Was hat Bach nach Lübeck bewegt?

Es ist vielleicht ein verwegenes Projekt, norddeutsche Orgelwerke in kammermusikalischer Besetzung aufzuführen und einzuspielen. Immerhin handelt es sich um Musik, die instrumentenspezifischer nicht sein könnte und als unberührbar, teilweise heilig gilt. Ehrfurchtsvoll macht es die großartige Kompositionsweise eines Dieterich Buxtehude oder Franz Tunder keineswegs unbegreiflicher, oder lässt sie in kammermusikalischer Besetzung gar in einen Nebel hüllen. - Im Gegenteil: jener fantastische Nebel, der sich sonst gerne über diese Musik bildet, lichtet sich und der Hörer nähert sich der Komposition auf eine ganz neue und individuelle Art und Weise.
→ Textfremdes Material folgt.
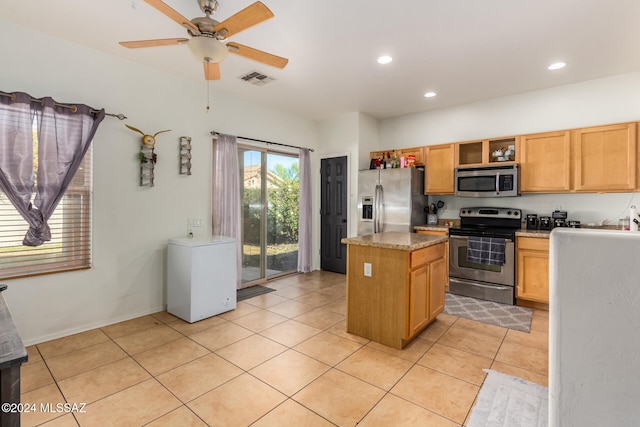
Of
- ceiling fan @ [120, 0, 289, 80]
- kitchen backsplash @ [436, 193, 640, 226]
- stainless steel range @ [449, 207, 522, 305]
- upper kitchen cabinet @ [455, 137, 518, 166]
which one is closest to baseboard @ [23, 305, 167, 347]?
ceiling fan @ [120, 0, 289, 80]

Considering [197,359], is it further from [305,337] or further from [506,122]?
[506,122]

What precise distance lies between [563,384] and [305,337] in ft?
8.16

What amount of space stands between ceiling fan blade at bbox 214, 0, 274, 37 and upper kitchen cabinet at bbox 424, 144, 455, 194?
11.5ft

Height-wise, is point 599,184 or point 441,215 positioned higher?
point 599,184

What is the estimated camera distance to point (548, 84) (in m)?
3.91

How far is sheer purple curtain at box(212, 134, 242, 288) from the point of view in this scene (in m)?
4.11

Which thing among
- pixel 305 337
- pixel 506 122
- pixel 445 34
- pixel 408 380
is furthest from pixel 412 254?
pixel 506 122

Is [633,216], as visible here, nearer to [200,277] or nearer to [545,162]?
[545,162]

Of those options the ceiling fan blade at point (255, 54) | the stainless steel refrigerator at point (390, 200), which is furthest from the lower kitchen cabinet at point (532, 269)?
the ceiling fan blade at point (255, 54)

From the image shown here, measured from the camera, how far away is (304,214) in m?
5.37

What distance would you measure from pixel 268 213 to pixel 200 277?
6.11 ft

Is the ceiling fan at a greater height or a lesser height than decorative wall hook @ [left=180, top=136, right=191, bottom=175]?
greater

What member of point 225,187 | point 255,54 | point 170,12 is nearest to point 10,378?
point 170,12

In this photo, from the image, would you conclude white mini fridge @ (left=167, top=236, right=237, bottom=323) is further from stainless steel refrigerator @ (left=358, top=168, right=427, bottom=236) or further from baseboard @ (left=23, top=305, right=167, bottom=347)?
stainless steel refrigerator @ (left=358, top=168, right=427, bottom=236)
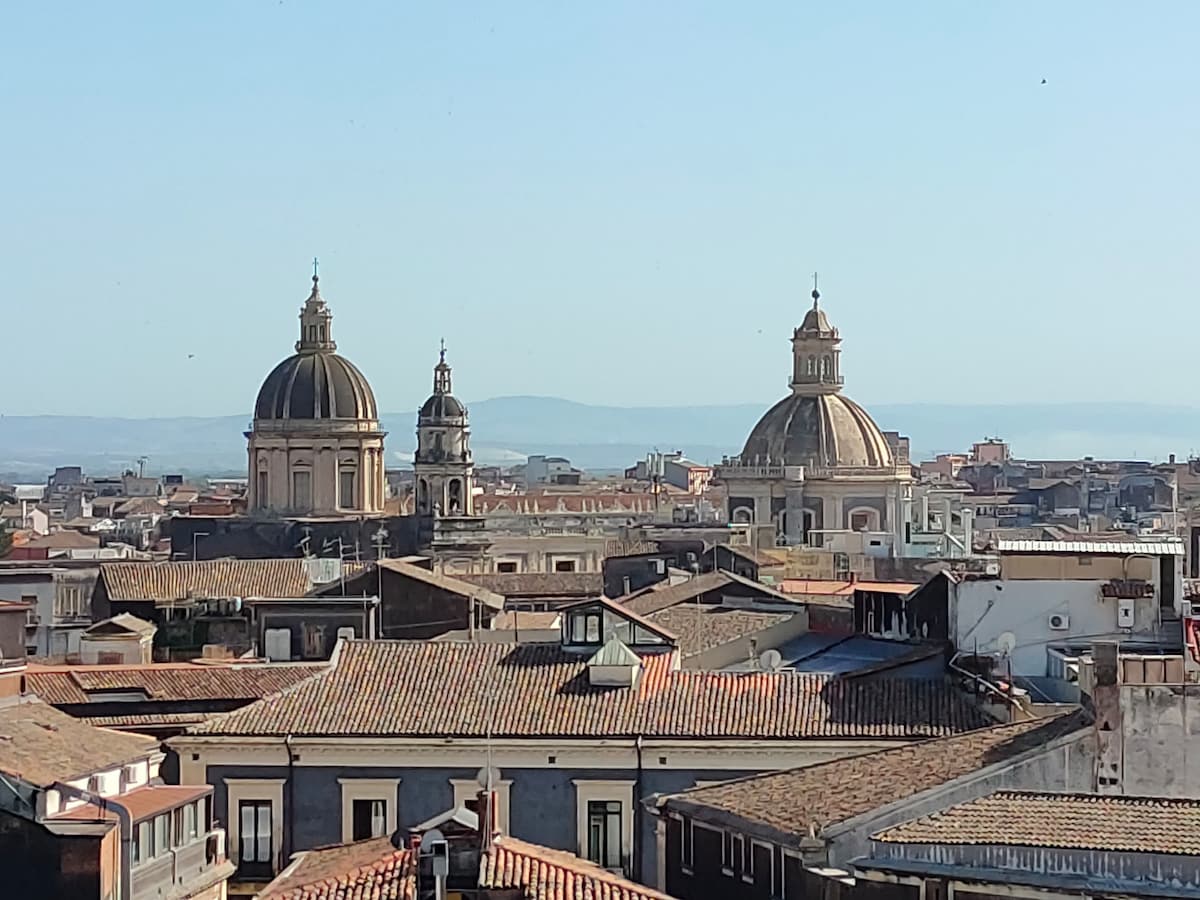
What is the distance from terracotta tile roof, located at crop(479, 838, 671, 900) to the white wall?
12055 mm

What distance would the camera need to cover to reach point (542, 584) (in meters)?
63.2

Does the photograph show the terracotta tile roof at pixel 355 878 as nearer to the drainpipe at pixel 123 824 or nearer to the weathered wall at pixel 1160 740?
the drainpipe at pixel 123 824

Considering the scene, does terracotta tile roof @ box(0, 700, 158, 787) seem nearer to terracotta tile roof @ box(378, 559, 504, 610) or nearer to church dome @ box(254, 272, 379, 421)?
terracotta tile roof @ box(378, 559, 504, 610)

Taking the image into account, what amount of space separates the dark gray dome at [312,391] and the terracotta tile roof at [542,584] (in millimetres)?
35995

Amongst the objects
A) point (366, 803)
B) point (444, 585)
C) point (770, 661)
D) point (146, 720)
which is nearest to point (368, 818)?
point (366, 803)

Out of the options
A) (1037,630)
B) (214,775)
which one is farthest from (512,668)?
(1037,630)

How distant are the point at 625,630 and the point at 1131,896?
15.9 m

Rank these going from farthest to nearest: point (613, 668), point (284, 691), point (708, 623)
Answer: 1. point (708, 623)
2. point (284, 691)
3. point (613, 668)

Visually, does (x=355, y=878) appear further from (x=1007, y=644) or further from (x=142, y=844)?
(x=1007, y=644)

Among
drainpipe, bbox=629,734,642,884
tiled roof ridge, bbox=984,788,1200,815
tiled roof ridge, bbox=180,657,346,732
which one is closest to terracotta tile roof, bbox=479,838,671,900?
tiled roof ridge, bbox=984,788,1200,815

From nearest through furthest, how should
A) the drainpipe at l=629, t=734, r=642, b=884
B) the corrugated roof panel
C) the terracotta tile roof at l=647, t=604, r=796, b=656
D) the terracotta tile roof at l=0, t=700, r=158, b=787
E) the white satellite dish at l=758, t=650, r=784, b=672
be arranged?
the terracotta tile roof at l=0, t=700, r=158, b=787
the drainpipe at l=629, t=734, r=642, b=884
the corrugated roof panel
the white satellite dish at l=758, t=650, r=784, b=672
the terracotta tile roof at l=647, t=604, r=796, b=656

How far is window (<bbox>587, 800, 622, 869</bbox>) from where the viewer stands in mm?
29906

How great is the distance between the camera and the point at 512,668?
107 feet

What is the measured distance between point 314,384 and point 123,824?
7951 cm
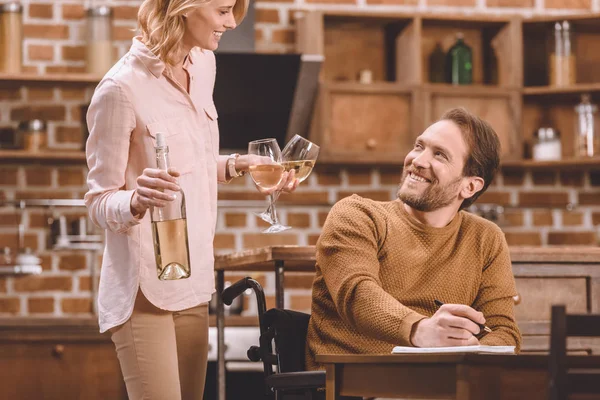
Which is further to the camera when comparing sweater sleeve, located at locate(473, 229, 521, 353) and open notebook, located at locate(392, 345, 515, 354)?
sweater sleeve, located at locate(473, 229, 521, 353)

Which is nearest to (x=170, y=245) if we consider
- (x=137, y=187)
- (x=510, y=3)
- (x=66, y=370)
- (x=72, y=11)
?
(x=137, y=187)

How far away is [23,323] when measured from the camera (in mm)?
3588

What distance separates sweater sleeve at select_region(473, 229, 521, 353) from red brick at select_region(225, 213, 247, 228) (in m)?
2.23

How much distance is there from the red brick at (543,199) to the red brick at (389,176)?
608mm

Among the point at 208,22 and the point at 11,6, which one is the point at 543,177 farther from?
the point at 208,22

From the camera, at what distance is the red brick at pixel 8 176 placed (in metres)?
4.27

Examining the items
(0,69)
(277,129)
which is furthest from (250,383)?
(0,69)

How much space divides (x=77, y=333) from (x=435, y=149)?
5.97 ft

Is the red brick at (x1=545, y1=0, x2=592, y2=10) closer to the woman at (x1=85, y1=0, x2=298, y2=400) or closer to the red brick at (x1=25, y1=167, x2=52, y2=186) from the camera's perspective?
the red brick at (x1=25, y1=167, x2=52, y2=186)

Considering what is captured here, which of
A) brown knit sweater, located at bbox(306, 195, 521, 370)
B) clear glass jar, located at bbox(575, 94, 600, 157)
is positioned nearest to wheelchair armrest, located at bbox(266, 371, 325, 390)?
brown knit sweater, located at bbox(306, 195, 521, 370)

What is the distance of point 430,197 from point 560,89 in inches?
94.4

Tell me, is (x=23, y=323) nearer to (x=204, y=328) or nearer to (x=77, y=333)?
(x=77, y=333)

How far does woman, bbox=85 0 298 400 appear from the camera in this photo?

Die Lübecker Hauptkirche St. Marien war Treffpunkt und Mitte der Stadt. Die besondere Nähe zum Rathaus und zu den Kaufleuten, die der Stadt letztendlich ihren Ruhm und Reichtum brachten und dafür Handel mit dem ganzen nordeuropäischen Raum trieben, bezweckte auch die Einrichtung einer Briefkapelle“: Hatte jemand ein solches Schriftstück erhalten, wusste mit dem Inhalt wenig anzufangen, kannte sich in der fremden Sprache nicht aus, oder konnt es sogar überhaupt nicht lesen, suchte er die Beamten in der Kapelle auf, die ihm dieses erschlossen, übersetzten und übertrugen.

Inspiriert von dieser Tätigkeit fanden auch wir zu unserem Namen. Die Lübecker Orgelmusik ist es wert experimentell gehört zu werden, neu erschlossen und übertragen zu werden, unsere Cappella ist damit nicht nur eine musikalische Gruppe, sondern gleichsam auch ein flexibles Studienbündnis geheimnisvoller Barockwerke, neuer Musik.